One of the most-interesting wineries in the United States is located in the Great Smoky Mountains near Asheville, North Carolina.  You have probably heard about it but may not have tasted its wines unless you happened to have visited the property, which tens of thousands of people do annually.

It’s called Biltmore Estate, an amazing mansion and property constructed by the Vanderbilts, beginning in 1895 and still owned by the family.  It’s spread over 800 acres – the mansion itself, formal and informal gardens, restaurants and a hotel, loads of outdoor activities and indoor events, all apparently well-managed and imaginatively updated from time to time.

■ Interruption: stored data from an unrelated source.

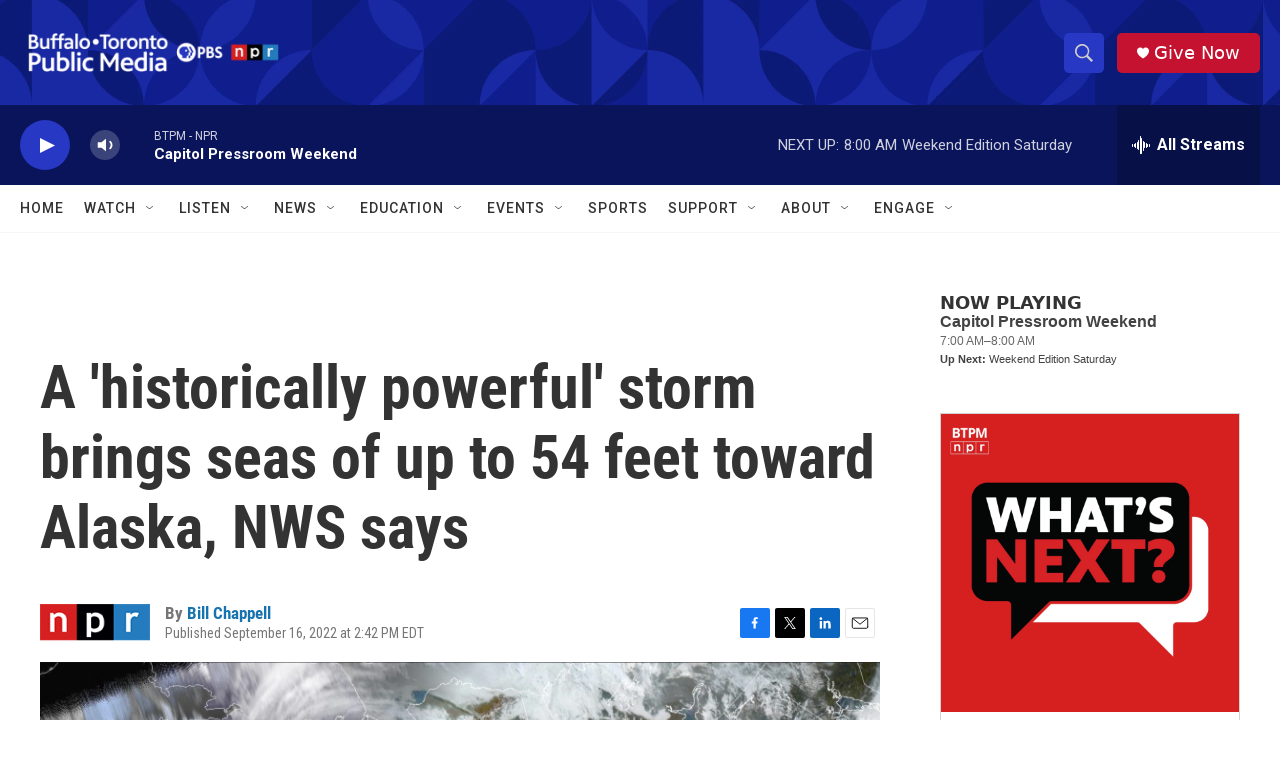

--- FILE ---
content_type: text/html; charset=utf-8
request_url: https://www.google.com/recaptcha/api2/aframe
body_size: 181
content:
<!DOCTYPE HTML><html><head><meta http-equiv="content-type" content="text/html; charset=UTF-8"></head><body><script nonce="cEq0uhPB2Nz7uuOKQceaaQ">/** Anti-fraud and anti-abuse applications only. See google.com/recaptcha */ try{var clients={'sodar':'https://pagead2.googlesyndication.com/pagead/sodar?'};window.addEventListener("message",function(a){try{if(a.source===window.parent){var b=JSON.parse(a.data);var c=clients[b['id']];if(c){var d=document.createElement('img');d.src=c+b['params']+'&rc='+(localStorage.getItem("rc::a")?sessionStorage.getItem("rc::b"):"");window.document.body.appendChild(d);sessionStorage.setItem("rc::e",parseInt(sessionStorage.getItem("rc::e")||0)+1);localStorage.setItem("rc::h",'1765025639739');}}}catch(b){}});window.parent.postMessage("_grecaptcha_ready", "*");}catch(b){}</script></body></html>

--- FILE ---
content_type: text/javascript; charset=utf-8
request_url: https://api.composer.nprstations.org/v1/widget/5187ee74e1c8443f998a43cf/now?bust=794063310&callback=jQuery1720833675648657511_1765025636385&format=jsonp&date=2025-12-06&times=true&_=1765025636785
body_size: 237
content:
/**/ typeof jQuery1720833675648657511_1765025636385 === 'function' && jQuery1720833675648657511_1765025636385("<!--NOW PLAYING WIDGET --><div class=\"whatson-block\"><div class=\"whatson-program\"><div class=\"whatson-programName\">Capitol Pressroom Weekend</div><span>7:00 AM&#8211;8:00 AM</span></div><p><b>Up Next: </b>Weekend Edition Saturday</p></div>");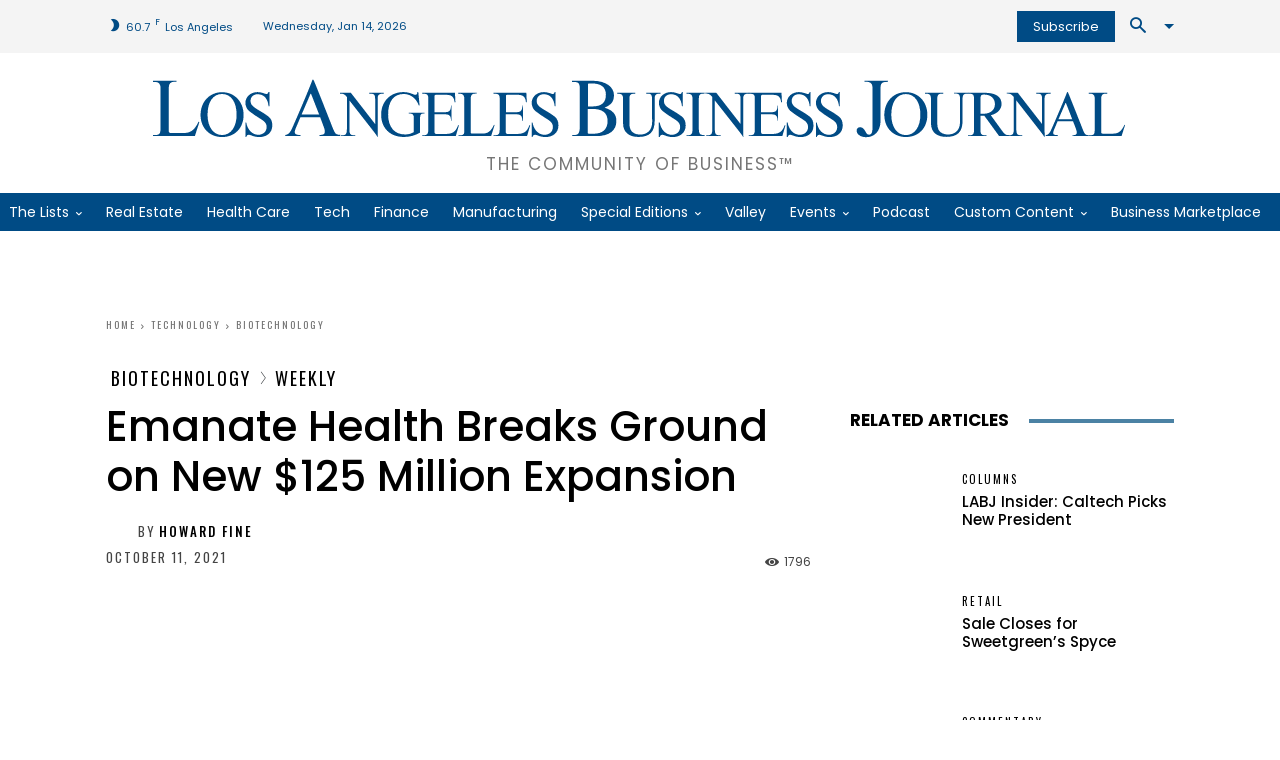

--- FILE ---
content_type: text/css
request_url: https://labusinessjournal.com/wp-content/themes/labj-child/style.css?ver=1.0.0
body_size: -188
content:
/*
 Theme Name:   Newspaper LABJ Child Theme
 Author:       WPP
 Description:  Newspaper Child Theme for Tampa Bay Parent
 Template:     Newspaper
 Version:      1.0.0
 License:      GNU General Public License v2 or later
 License URI:  http://www.gnu.org/licenses/gpl-2.0.html
 Tags:         light, dark, two-columns, right-sidebar, responsive-layout, accessibility-ready
 Text Domain:  newspaperchild
*/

It also makes and sells almost two million bottles (150,000 cases) of wine annually at the estate, which is sold there, by retailers and online. Biltmore has been making wine since 1985, now in a winery converted from a dairy barn.  They started by growing their own grapes and still farm dozens of acres of vineyards, including 25 acres of Sauvignon Blanc plus plots of old-vine Cabernets and Chardonnay plantings used largely in their very good sparkling wine program.  Some grapes are also purchased from local growers, but the vast majority – about 85 percent according to winemaker Bernard Delille – comes from freshly picked grapes or juice grown in California and Washington state and shipped refrigerated cross-country.  All labels have the Biltmore name, but they are, of course, also identified by where the grapes are grown.   (For example, I recently had a very good 2010 Biltmore Estate Russian River Pinot Noir – grown on one coast and made into wine on the other.)  I don’t think that such a large, successful, bi-coastal wine operation exists elsewhere.

I visited the vineyards and winery at Biltmore not long ago, and my bottom line is simple: The most-important thing in judging a wine is always how it tastes.  Assuming it’s also made responsibly and labeled correctly, the main criteria are covered. Biltmore comes out positively on all three. 

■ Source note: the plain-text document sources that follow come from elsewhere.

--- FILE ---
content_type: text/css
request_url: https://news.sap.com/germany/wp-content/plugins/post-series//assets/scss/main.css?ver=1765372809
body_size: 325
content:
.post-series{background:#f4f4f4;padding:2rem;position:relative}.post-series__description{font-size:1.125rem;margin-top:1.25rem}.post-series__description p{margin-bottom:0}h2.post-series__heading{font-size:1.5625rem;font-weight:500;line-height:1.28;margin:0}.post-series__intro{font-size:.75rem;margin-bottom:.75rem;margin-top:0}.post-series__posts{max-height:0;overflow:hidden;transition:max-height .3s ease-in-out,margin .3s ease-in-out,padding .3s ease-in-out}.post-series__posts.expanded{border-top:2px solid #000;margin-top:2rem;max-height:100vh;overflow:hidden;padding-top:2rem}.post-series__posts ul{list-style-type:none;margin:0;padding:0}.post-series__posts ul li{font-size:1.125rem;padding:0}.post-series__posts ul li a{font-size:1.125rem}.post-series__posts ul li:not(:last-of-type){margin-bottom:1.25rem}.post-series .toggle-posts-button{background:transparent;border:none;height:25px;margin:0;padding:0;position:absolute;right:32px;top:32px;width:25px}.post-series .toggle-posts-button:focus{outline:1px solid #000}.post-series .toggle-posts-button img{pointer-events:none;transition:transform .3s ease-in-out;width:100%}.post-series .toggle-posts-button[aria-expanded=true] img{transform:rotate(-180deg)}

That doesn’t mean that Biltmore sourcing isn’t worthy of discussion and perhaps even some debate.  Traditionally, we have given our strongest approval to wines that are made on the same property where the grapes are grown – the popular image of winemaking.  But it’s quite common in all major wine-growing countries for both small and large winemakers to buy some of their grapes from someone else.  Sometimes it’s a mile down the road, sometimes 10 miles, at times hundreds of miles, especially in Australia.  Yeah, I really like the idea of small winemakers who know every vine they have planted, but the real judgment should always be how good/fresh are the grapes or juice when they reach the winery?

Second, we have worshipped at the altar of terroir where the first commandment is that wine is made in the vineyard.  While I don’t totally buy either idea, the Biltmore winemakers are certainly looking for the best terroirs – whether they are in their North Carolina vineyards, the Columbia River Valley or Sonoma County.

Third, we don’t like to think that local independent grape growers are being dissed by such practices, especially on the East Coast where prized grapes are difficult and costly to grow.  A recent ruling in Pennsylvania freed winemakers to buy grapes from anywhere in the world.  If they want, they can make and sell a Malbec wine whose grapes are grown in Argentina.  That doesn’t seem very neighborly to someone who grows grapes near that winery.  I could be wrong about this – please drop me a message if I am – but I think demand for locally made wines on the East Coast is such that most farmers who grow good grapes have a market for them.

But let’s get back to the bottom line – the way the wines taste.  Not every wine I tasted at Biltmore is world class, but the vast majority of them are well-made and generally sensibly priced.

And the Biltmore solution of estate/local/national sourcing is an interesting one because it is almost culinary in nature.  After all, don’t chefs search the world – locally, of course, but also far, far away – for the best raw ingredients they can lay their hands on and then work their individual magic to produce the best finished dishes they can whip up – every night in thousands of fine restaurants worldwide?